Won Seok binggung karena dengan hasil itu pasti sudah pasti sangat cocok dengan Bo Mi yang lebih dulu mengajaknya berkencan. 

Won Seok datang menemui Bo Mi didepan gedung, Bo Mi bertanya apakah Won Seok sudah buat keputusan. Won Seok menganguk, lalu dengan bahasanya menganggap Bo Mi sudah seperti Mac OS yaitu terbaru, menarik dan intuitif jadi merasa nyaman di dekatnya.
“Tapi...Meski hal-hal bisa sedikit rumit dan sulit..., maka aku masih merindukan Windows. Secara rasional, Mac OS sangat ideal bagi ku. Tapi pikiran dan ragaku. masih ingat seperti apa Windows itu. Jadi Maaf, Bo Mi.” Ucap Won Seok
“Ya, aku mengerti... Itulah penolakan paling romantis yang  pernah kudapatkan dalam hidupku.” Ungkap Bo Mi. Won Seok tak percaya mendengarnya.
“Aku ucapkan Terima kasih... Tapi, sampai kapan kau akan terjebak dalam  OS kuno itu? Bukankah kau perlu memperbarui Windows-mu? Akuntan itu bilang, dia akan melamarnya besok... Jadi kau sebaiknya harus memperbarui dirimu sebelum diformat.” Kata Bo Mi
Won Seok binggung kalau Bo Mi sudah tahu sebelumnya. Bo Mi memilih untuk pergi meninggalkanya. 

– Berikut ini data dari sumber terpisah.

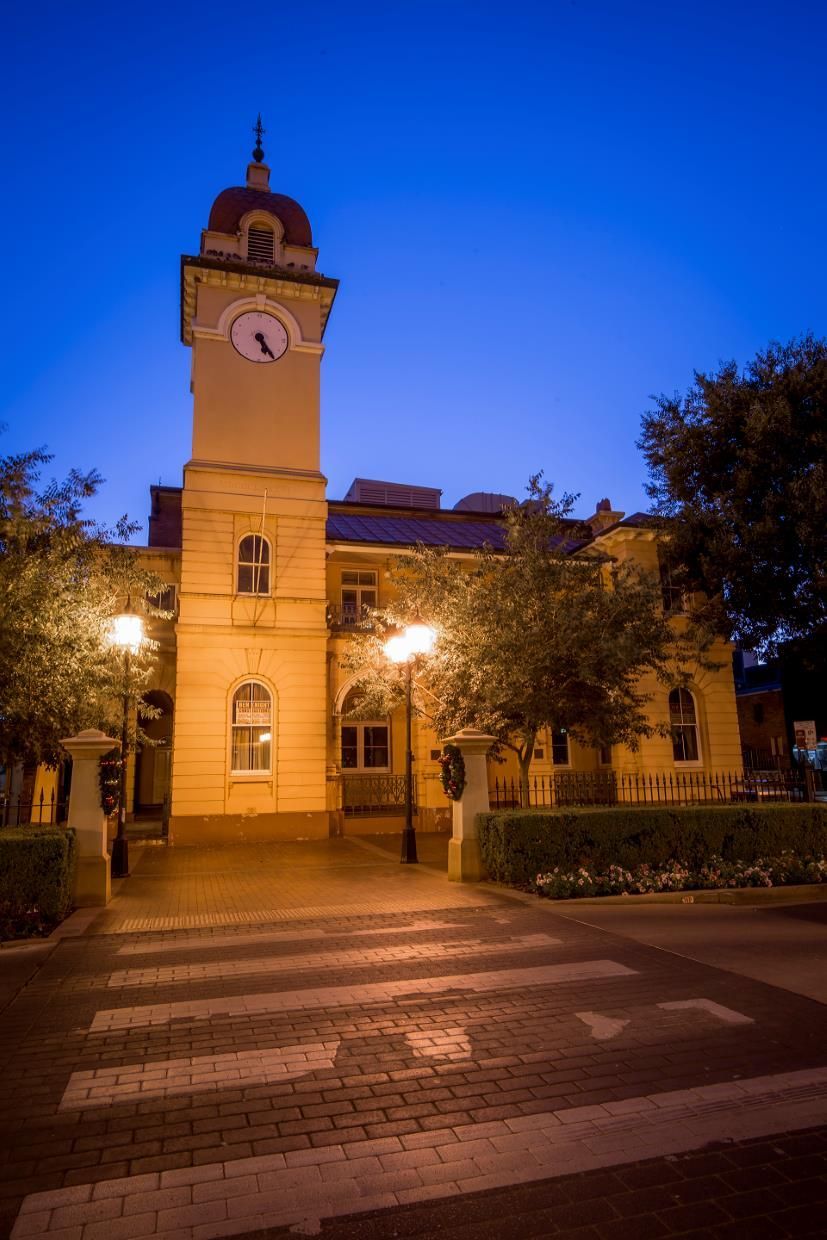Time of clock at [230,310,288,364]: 5:24
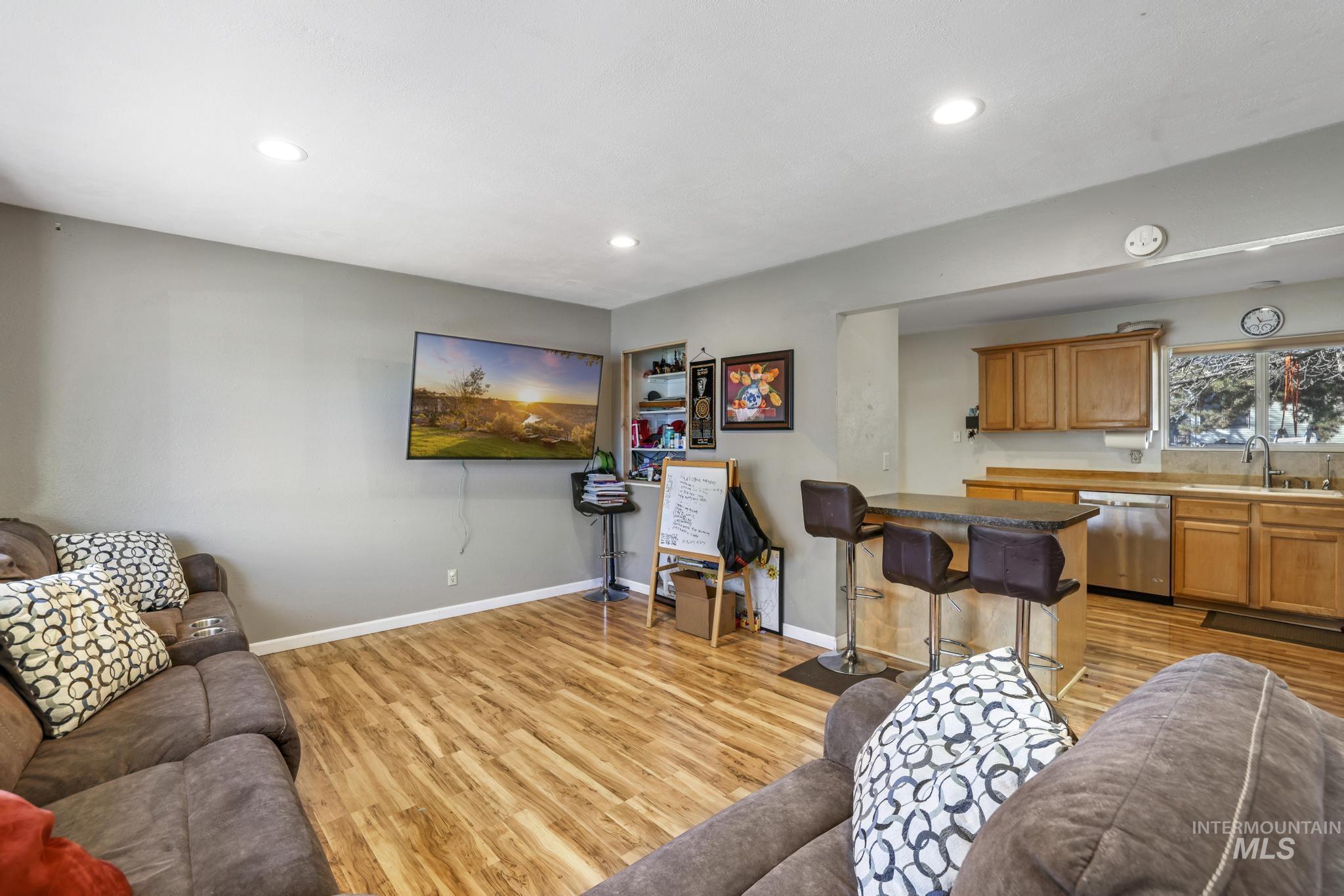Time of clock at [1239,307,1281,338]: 11:14
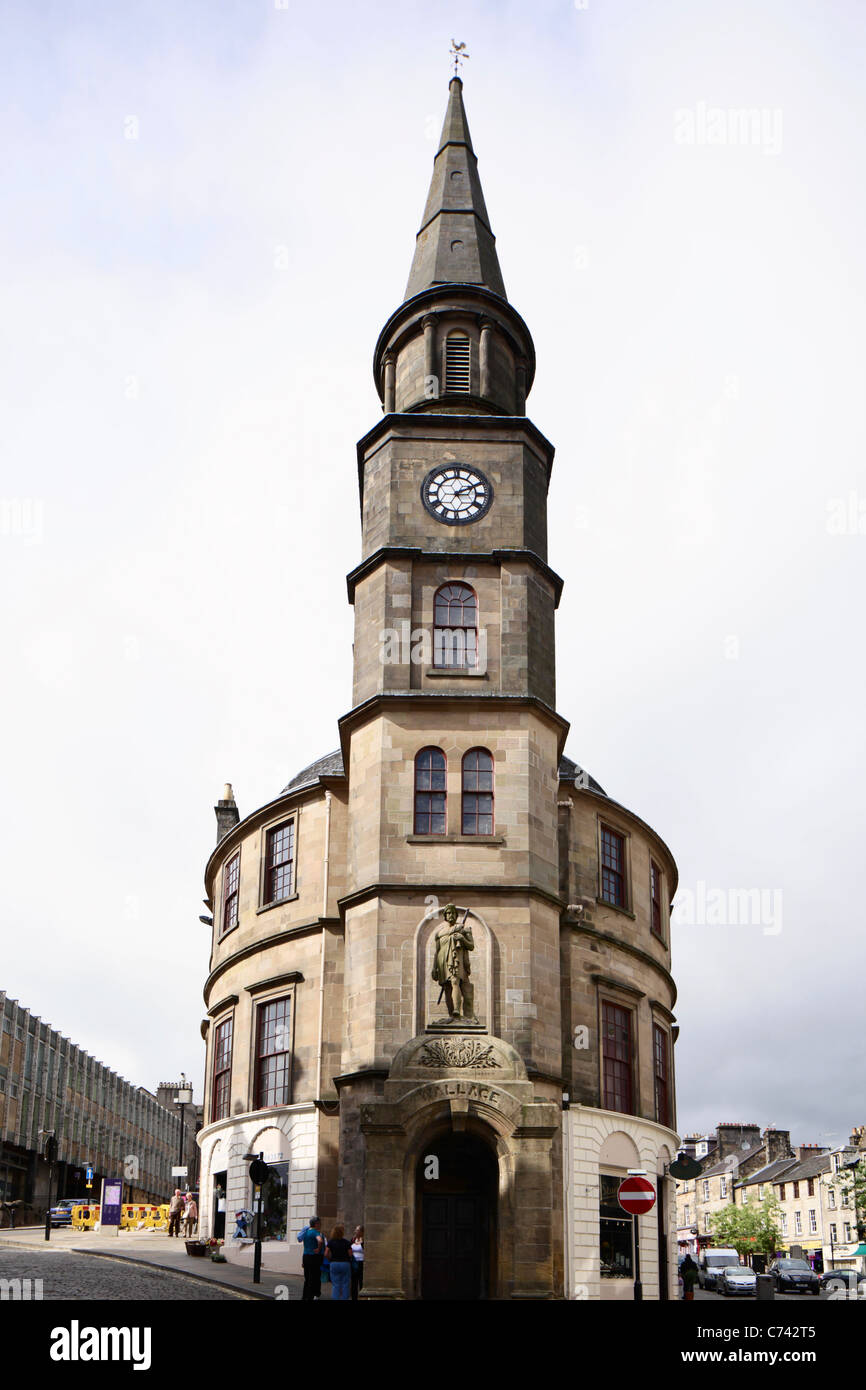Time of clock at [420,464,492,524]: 2:10
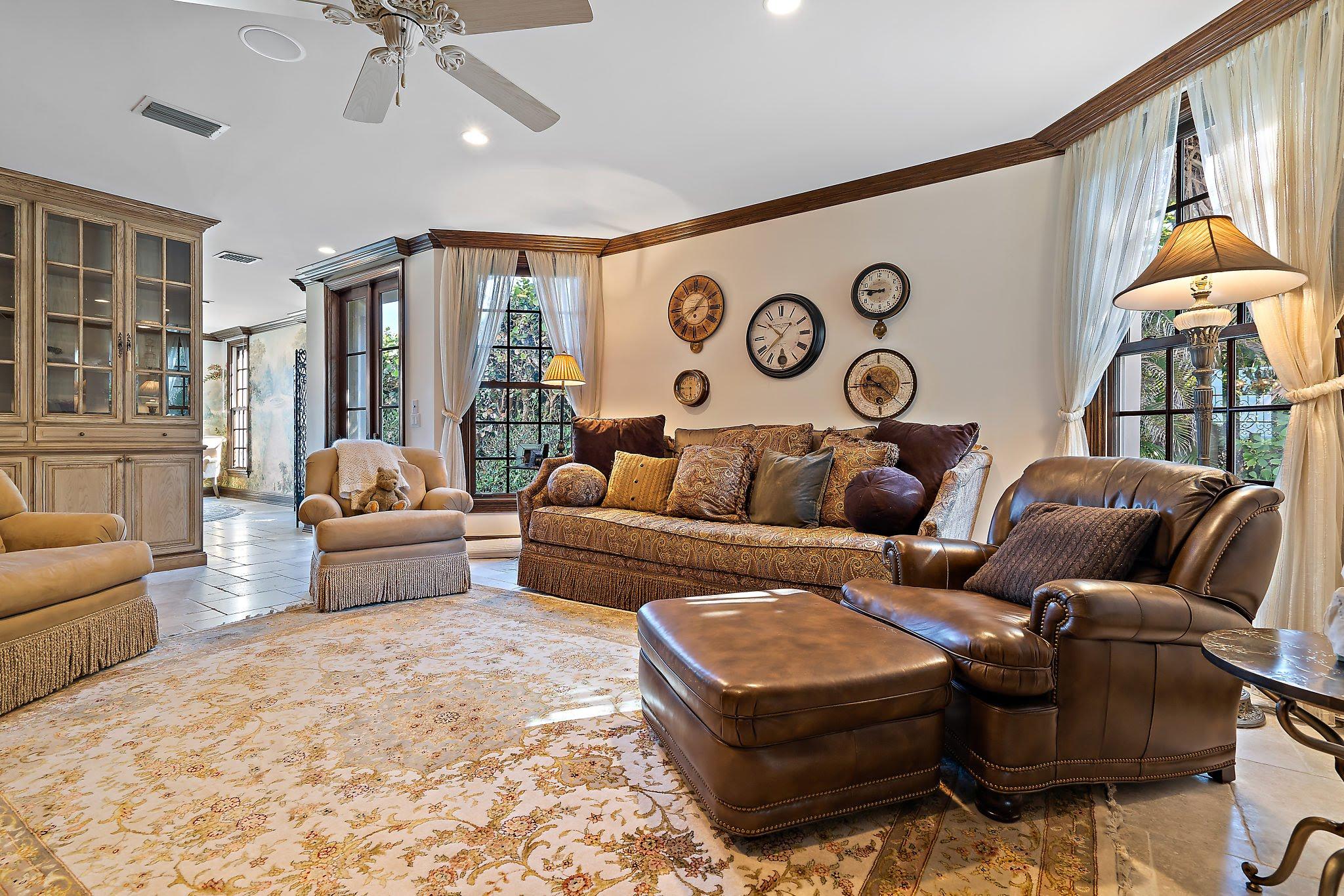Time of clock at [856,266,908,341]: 8:46
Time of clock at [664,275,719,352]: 8:06
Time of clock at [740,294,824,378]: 10:37
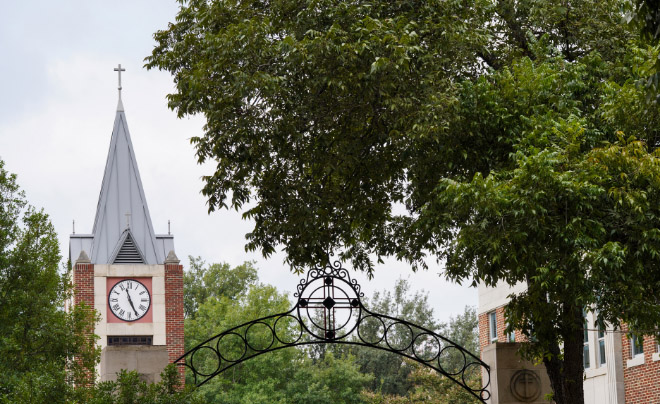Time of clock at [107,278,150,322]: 11:25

Se Hee tidur dengan alas lengan Ji Ho  dan memeluknya. Ji Ho membangunkan Ji Ho kalau harus makan malam. Se Hee dengan mata tertutup meminta agar tidur lebih lama karena selama ini kurang tidur dan makin mendekap Ji Ho untuk tidur lebih nyenyak.
“Kau bisa tidur lagi setelah makan malam.” Ucap Ji Ho
“Apa Kau mau kubuatkan  nasi omelet?” kata Se Hee membuka matanya dengan penuh semangat.
“Kita pesan ayam goreng saja.” Kata Ji Ho dengan wajah cemberut. 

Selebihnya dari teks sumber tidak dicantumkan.